▸ **Questions**
[A] In the rehab update, repeat the text between "The single leg" and "compared to last month.", inclusive, with no changes.
[B] List everything the rehab update says will be monitored as the plyometrics progress.

▸ **Selected excerpt**
The LSI is improving as well as we are over 90% with extension and roughly 80% with flexion. This was mildly surprising given that she had a quad tendon graft. We were excited to see the extension output, but this prompted us to include more hamstring based strength work into her programming to try to reduce the current deficit.
We initiated a vertical hop testing profile at 4 months post op, with the intent of getting submaximal effort baseline numbers. This round of testing was the second round of vertical hop testing in her rehab journey. Confidence and performance was markedly improved since the last round of testing. Part of this can be attributed to familiarity with the testing protocol, but also having an additional month of strength training and plyometric programming performed in the clinic. The countermovement jump is utilized to gauge improvement with serial testing and is an easy metric to compare to her pre-injury status and also others her age and gender for normative standards. It’s also a sport specific task that translates well to her performance on the court.
The single leg vertical hop is chosen to identify any asymmetries in performance between the surgical and non surgical limb. A vertical jump has been shown in research to be influenced by the knee extension mechanism more so than a horizontal jump. Any strength or plyometric deficits are often more readily picked up with the vertical jumping tasks, whereas they can be masked by a hip dominant strategy with horizontal jumping and landing. While she was not symmetrical, she is improving symmetry and overall jump height compared to last month.
Lastly, the repeated hop looks at her Reactive Strength Index. This is her ability to utilize the plyometric capabilities of her tissues and tap into the stretch shortening cycle for power production. This number is trending up in comparison to last month. If an athlete struggles here, you can look at differentiating their performances with countermovement versus non countermovement tasks, their overall strength metrics and also any fear avoidance tendencies to determine the rate limiting factor.
WHAT IS NEXT
Overall, she is trending in a very positive direction. Moving forward, we will continue to increase her overall strength and conditioning levels with a mix of aerobic and anaerobic tasks in the weight room and with locomotive based tasks. Strength will be a mixture of basic and isolated movements with minimal movement complexity to optimize force output and specificity of tissue loading, in addition to more functional and advanced movements looking at the integration of mobility and stability demands.
We will progress into more complex plyometrics with variations in stances and directions of force output. Plyometrics will have an emphasis and be broken down into propulsive and absorptive tasks. Through all of this, we will monitor fatigue levels, maintenance/progression of range of motion, symptoms levels and movement strategy. As we progress further and verify improvement with our next round of testing at the 6 month mark, we will begin to integrate sport specific tasks and movements.

▸ **Listed entries**
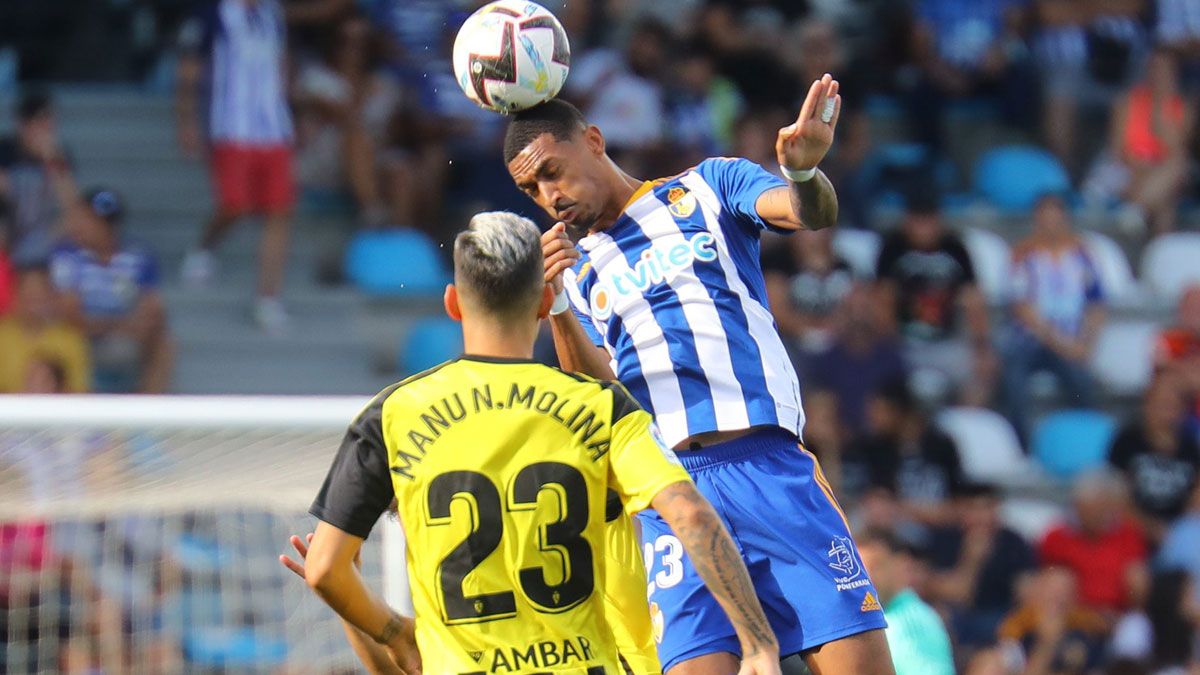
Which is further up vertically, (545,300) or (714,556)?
(545,300)

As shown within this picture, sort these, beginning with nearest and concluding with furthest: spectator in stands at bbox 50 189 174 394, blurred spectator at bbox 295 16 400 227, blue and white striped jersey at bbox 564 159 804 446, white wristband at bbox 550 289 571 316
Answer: white wristband at bbox 550 289 571 316 < blue and white striped jersey at bbox 564 159 804 446 < spectator in stands at bbox 50 189 174 394 < blurred spectator at bbox 295 16 400 227

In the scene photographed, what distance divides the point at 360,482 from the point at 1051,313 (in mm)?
9434

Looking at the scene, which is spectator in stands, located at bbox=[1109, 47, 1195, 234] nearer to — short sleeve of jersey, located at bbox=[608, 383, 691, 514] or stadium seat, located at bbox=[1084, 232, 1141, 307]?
stadium seat, located at bbox=[1084, 232, 1141, 307]

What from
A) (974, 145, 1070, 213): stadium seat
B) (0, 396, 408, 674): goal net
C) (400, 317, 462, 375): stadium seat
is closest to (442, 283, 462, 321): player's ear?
(0, 396, 408, 674): goal net

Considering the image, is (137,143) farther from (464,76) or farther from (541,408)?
(541,408)

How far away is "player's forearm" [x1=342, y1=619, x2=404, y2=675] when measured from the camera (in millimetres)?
4488

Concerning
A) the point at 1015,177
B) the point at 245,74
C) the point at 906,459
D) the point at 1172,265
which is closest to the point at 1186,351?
the point at 1172,265

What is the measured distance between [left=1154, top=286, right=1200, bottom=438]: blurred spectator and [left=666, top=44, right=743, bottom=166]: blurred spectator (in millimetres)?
3320

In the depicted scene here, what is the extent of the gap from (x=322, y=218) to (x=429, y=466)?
882 cm

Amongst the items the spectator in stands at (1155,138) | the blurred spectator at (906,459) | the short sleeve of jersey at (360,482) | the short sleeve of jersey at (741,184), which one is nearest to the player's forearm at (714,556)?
the short sleeve of jersey at (360,482)

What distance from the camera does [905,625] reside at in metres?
7.50

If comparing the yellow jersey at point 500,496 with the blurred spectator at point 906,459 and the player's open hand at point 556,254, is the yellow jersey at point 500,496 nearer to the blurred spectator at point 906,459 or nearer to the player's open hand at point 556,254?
the player's open hand at point 556,254

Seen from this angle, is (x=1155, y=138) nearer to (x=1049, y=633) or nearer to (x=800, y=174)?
(x=1049, y=633)

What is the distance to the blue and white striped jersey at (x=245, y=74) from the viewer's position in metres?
11.9
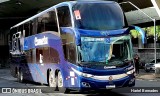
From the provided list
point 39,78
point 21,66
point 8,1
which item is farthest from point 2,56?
point 39,78

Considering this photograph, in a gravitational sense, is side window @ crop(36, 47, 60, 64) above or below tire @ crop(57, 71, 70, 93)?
above

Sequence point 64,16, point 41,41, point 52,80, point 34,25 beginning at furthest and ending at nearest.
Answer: point 34,25 → point 41,41 → point 52,80 → point 64,16

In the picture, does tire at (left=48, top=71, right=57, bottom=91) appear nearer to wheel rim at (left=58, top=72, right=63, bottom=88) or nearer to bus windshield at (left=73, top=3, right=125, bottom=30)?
wheel rim at (left=58, top=72, right=63, bottom=88)

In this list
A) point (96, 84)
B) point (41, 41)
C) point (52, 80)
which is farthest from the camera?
point (41, 41)

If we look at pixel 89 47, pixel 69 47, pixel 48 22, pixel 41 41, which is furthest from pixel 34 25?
pixel 89 47

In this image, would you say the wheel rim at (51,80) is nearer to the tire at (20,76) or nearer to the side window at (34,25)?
the side window at (34,25)

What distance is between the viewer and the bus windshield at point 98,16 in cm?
1512

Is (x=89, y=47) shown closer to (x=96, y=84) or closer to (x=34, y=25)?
(x=96, y=84)

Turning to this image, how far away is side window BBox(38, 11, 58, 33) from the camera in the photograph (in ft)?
57.7

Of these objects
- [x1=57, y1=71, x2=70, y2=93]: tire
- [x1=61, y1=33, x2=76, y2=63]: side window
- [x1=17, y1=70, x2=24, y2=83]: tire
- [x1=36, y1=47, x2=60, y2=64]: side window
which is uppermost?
[x1=61, y1=33, x2=76, y2=63]: side window

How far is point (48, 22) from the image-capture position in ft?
60.8

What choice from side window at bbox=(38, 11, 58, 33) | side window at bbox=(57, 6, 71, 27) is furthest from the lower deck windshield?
side window at bbox=(38, 11, 58, 33)

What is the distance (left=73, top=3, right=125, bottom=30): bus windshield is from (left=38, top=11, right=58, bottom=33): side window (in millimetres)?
2122

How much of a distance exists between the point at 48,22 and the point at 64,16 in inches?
91.3
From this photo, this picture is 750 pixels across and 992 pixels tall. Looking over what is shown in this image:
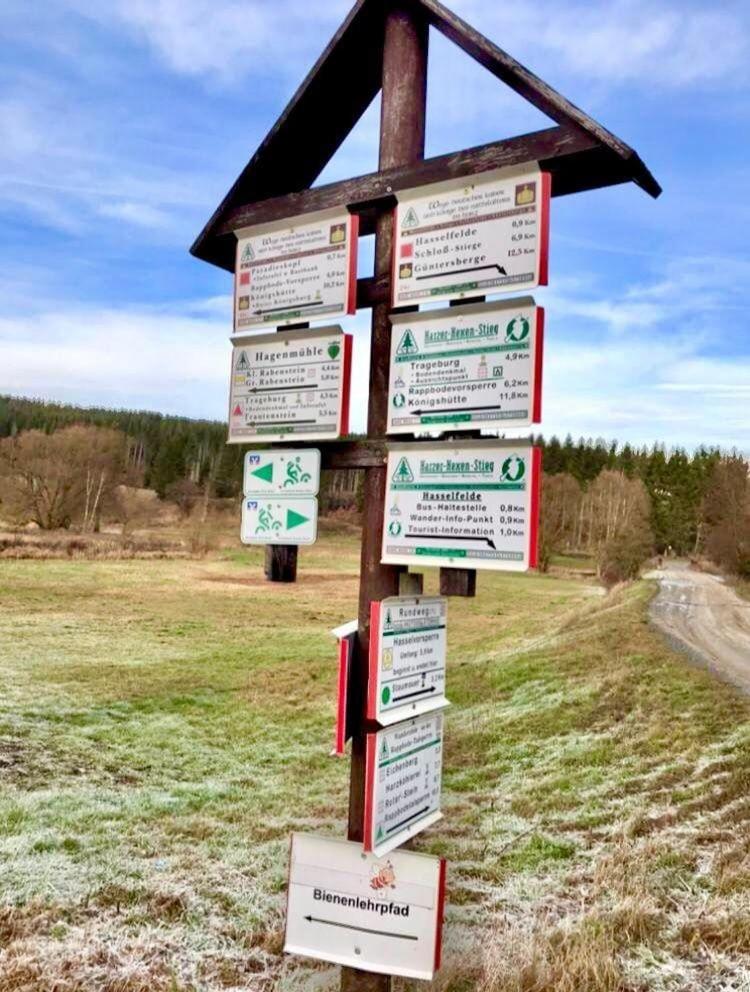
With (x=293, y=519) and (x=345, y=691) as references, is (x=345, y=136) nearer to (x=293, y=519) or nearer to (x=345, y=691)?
(x=293, y=519)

▸ **Solutions in order**
[A]
The single leg vertical hop is chosen to identify any asymmetries in performance between the surgical and non surgical limb. A vertical jump has been shown in research to be influenced by the knee extension mechanism more so than a horizontal jump. Any strength or plyometric deficits are often more readily picked up with the vertical jumping tasks, whereas they can be masked by a hip dominant strategy with horizontal jumping and landing. While she was not symmetrical, she is improving symmetry and overall jump height compared to last month.

[B]
- Fatigue levels
- Maintenance/progression of range of motion
- Symptoms levels
- Movement strategy